# Source extract
- Opening Delimiter -
It’s been years since we’ve really cared about Grey’s Anatomy. No longer the subject of water cooler chatter or Emmy and Golden Globe nominations, Seattle Grace has receded to the back of our collective pop culture consciousness. Yet the show is not just another ABC soap. With a character like Sandra Oh’s Cristina Yang, that could never be true.
Before there was Alicia Florrick, Carrie Mathison, Olivia Pope, and Claire Underwood, there was Dr. Yang. Over the past ten seasons, showrunner Shonda Rhimes and Oh have delivered one of the strongest, most complex female characters on television. Yang was intelligent, ambitious, competitive, and often the source of much-needed comic relief. As her best friend Meredith Grey (Ellen Pompeo) said, she was “dark and twisty.” You know, everything you want in a surgeon.
Last night, we had to say goodbye to her.
ADVERTISEMENT
In the beginning, Cristina Yang was not very likable. Originally cast as an antagonist to Grey, it would’ve been easy to saddle her with common Asian stereotypes. Yet, she defied expectations. She was hyper-competitive. She wouldn’t compromise. She spoke her mind. Yang suppressed her emotions because she believed that was what she needed to do to be great. And all of this, especially her choice of career over personal life, was championed. Not wanting to have children was a strength; it was the right for her. And her refusal to be anything less than the best made her one of Seattle Grace’s finest doctors.
The show’s exploration of abortion, PTSD, and the struggle to balance work and love would not have been nearly as moving had it not been for Oh’s nuanced performance. Remember when Burke (Isaiah Washington) left Yang at the altar in the third season finale? The last image we saw was her crying and begging Meredith to help her get out of her wedding dress. It was through brief moments of vulnerability such as this that Oh showed us just how human Yang was.
- Closing Delimiter -
# Recorded information
- Opening Delimiter -
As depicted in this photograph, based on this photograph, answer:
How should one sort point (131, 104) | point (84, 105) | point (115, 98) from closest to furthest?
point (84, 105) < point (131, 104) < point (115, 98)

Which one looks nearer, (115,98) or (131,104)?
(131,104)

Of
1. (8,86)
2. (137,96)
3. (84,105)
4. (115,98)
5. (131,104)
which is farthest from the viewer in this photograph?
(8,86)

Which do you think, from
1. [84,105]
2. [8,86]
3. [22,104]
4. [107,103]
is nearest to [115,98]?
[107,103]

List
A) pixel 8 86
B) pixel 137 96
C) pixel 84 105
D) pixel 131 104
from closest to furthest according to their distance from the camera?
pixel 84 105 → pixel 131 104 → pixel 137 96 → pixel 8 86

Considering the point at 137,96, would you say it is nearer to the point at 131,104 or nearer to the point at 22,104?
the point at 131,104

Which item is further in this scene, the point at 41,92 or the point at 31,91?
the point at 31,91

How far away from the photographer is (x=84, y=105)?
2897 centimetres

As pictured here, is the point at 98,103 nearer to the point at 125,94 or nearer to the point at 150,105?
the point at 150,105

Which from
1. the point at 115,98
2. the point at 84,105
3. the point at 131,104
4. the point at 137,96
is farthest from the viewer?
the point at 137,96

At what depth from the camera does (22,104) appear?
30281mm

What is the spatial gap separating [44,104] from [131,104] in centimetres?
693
- Closing Delimiter -
- Opening Delimiter -
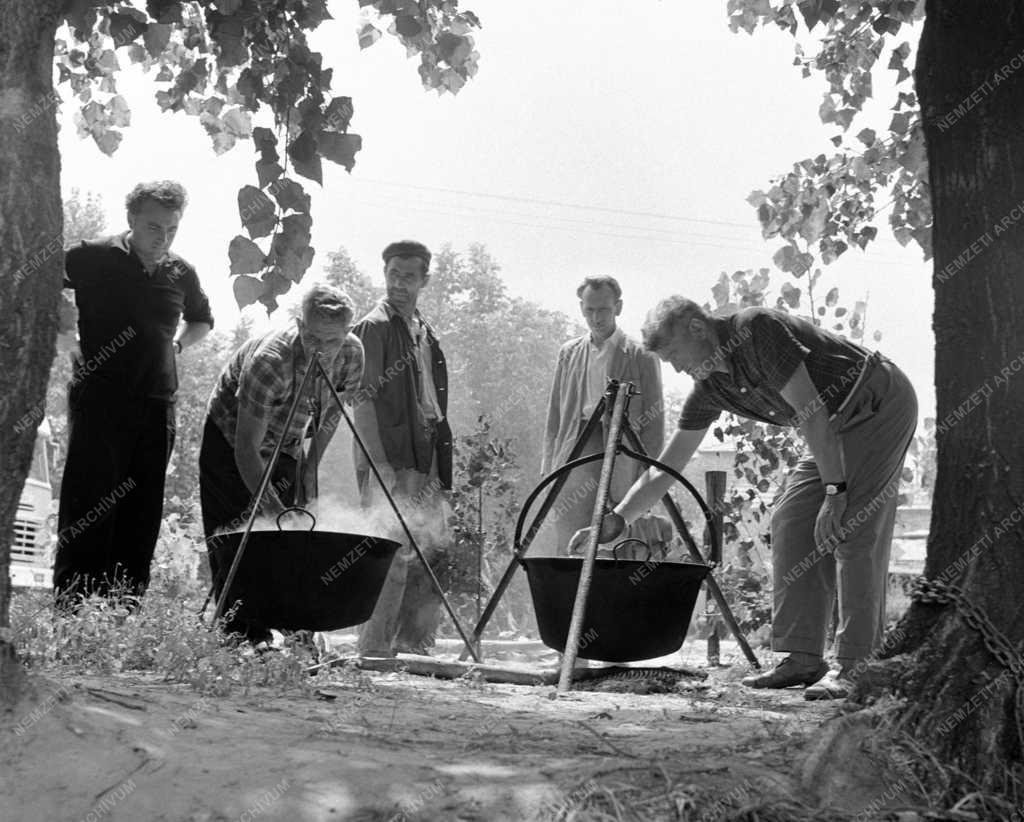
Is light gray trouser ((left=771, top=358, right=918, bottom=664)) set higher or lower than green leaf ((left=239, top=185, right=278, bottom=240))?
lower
- Closing Delimiter -
- Opening Delimiter -
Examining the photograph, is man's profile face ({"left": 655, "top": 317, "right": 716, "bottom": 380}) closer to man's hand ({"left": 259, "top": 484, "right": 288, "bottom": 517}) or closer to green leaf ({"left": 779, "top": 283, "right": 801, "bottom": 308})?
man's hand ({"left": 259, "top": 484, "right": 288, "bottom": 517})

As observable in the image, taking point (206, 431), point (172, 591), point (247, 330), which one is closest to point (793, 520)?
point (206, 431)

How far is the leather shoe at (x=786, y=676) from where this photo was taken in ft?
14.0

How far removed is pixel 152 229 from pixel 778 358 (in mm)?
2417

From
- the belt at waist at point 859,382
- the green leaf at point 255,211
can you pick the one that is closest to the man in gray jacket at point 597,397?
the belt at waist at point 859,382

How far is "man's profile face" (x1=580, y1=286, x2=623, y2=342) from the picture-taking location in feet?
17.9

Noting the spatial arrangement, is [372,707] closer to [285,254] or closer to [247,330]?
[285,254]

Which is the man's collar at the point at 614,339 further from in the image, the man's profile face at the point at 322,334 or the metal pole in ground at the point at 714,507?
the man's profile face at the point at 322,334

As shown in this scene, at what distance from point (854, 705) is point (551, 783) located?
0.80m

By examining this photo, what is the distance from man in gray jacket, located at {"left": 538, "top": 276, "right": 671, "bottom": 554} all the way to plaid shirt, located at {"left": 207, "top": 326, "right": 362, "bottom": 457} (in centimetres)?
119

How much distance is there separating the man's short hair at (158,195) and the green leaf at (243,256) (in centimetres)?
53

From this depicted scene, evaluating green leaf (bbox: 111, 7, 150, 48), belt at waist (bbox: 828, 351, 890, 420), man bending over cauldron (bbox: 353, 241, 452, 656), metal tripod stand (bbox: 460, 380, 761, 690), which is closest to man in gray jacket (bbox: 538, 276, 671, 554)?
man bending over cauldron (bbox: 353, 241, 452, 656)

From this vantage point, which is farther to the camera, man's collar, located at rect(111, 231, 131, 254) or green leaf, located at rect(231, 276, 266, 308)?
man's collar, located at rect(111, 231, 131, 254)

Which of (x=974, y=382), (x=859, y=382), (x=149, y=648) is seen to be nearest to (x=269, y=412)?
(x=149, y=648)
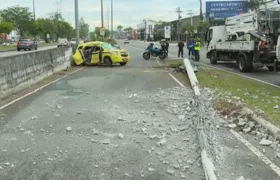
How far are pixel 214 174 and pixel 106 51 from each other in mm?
- Closing Delimiter -
# Tasks to complete
1) In the article about Cristina Yang, who left Yang at the altar, and in which episode?
2) According to the Cristina Yang article, why did Yang suppress her emotions? Answer in one to three sentences.
3) Please carry on the article about Cristina Yang, starting after its last sentence.

# Your written answers
1) Burke (Isaiah Washington) left her at the altar in the third season finale.

2) Yang suppressed her emotions because she believed that was what she needed to do to be great.

3)
Ultimately it was her friendship with Meredith that revealed the real Yang. The relationship was founded on their acceptance of each other’s “dark and twisty” nature and calling the other on their bullshit. Before leaving the hospital, Cristina says to Meredith, “You are a gifted surgeon with an extraordinary mind. Don’t let what he wants eclipse what you need. He’s very dreamy, but he is not the sun. You are.” This honesty—in this case about Patrick Dempsey’s Dr. Derek Shepherd—is what made their friendship the most compelling thing about the show, and one of the strongest friendships on television. A weak episode could be saved by just one scene in which the two women drank tequila and danced out their problems.
The Cristina Yang we met ten years ago would have had no problem leaving to run a prestigious hospital in Zurich. She was staunchly against forming any sort of emotional bonds at work. In her finale “Fear (of the Unknown),” she struggled to say goodbye to Seattle Grace. She confessed she wasn’t ready to go because “nothing feels finished.” It’s not until Meredith forces her into a cab to the airport that Cristina realized what she had to do to feel finished: She needed to dance it out with her twisted sister one last time.
Cristina Yang wasn’t just the brain of Grey’s Anatomy, she was one of the more integral pieces of its heart.